Text Analysis of Indian Media

Abhijeet Pokhriyal
Analytics Vidhya
Published in
5 min readAug 17, 2020

--

Quantifying distance between various media outlets

Using text analytics to understand the topics Indian Media focuses on and to be able to quantify the similarity among different Media Houses.

Final results preview

Our final result will be a dashboard that will visualize a network graph of the media outlets based on the term selected. Below are the results for the term “china”

Results for “China”

Data

The data we have is based on YouTube videos. We have pulled video metadata from select news channels and are going to use the title and the description provided for each video in our analysis.

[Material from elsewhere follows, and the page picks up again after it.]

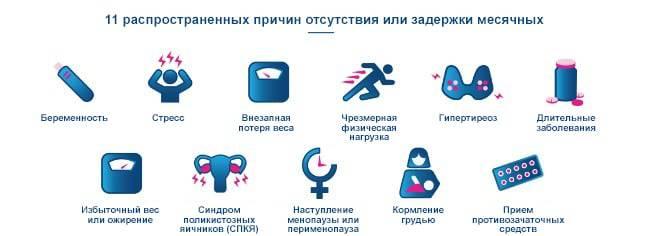 Задержка менструаций из-за физических нагрузок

Below is a preview of the available data.

  • Each row in the data represents one video

There are 5 columns

  1. Channel Id — Provides the Indian Media Channel Id that can be used to uniquely identify the outlet
  2. Playlist title is the title of the playlist to which the video
  3. Date — Date when the episode was published
  4. Title — Title of the video
  5. Description — Description of the video

Data Preprocessing

  • Combining Title and Description columns into a “text” column
  • Vectorizing the documents

To vectoize the documents we use a custom tokenizer from NLTK library — RegexpTokenizer to filter out numeric terms and terms that have fewer than 2 characters.

We pass the custom tokenizer to CountVectorizer through the tokenizer keyword

Count Vectorizer converts a collection of text documents to a matrix of token counts and outputs a matrix as below

Algorithm

Now that we have numeric representation for each video we proceed with the distance calculations.

  1. First we group the videos by the channel
  2. Then for each group we Transpose the dataframe and calculate pairwise distance.

— By transposing we have Words/terms as rows and each video as a column. Therefore now when we use pairwise_distance , it calculates distances between words/terms and not between videos.

3. After we have Term x Term distance, we simply combine the results for different groups

Code to achieve the above

4. Now that we have “term x term” matrix, we use that matrix to calculate distance between channels.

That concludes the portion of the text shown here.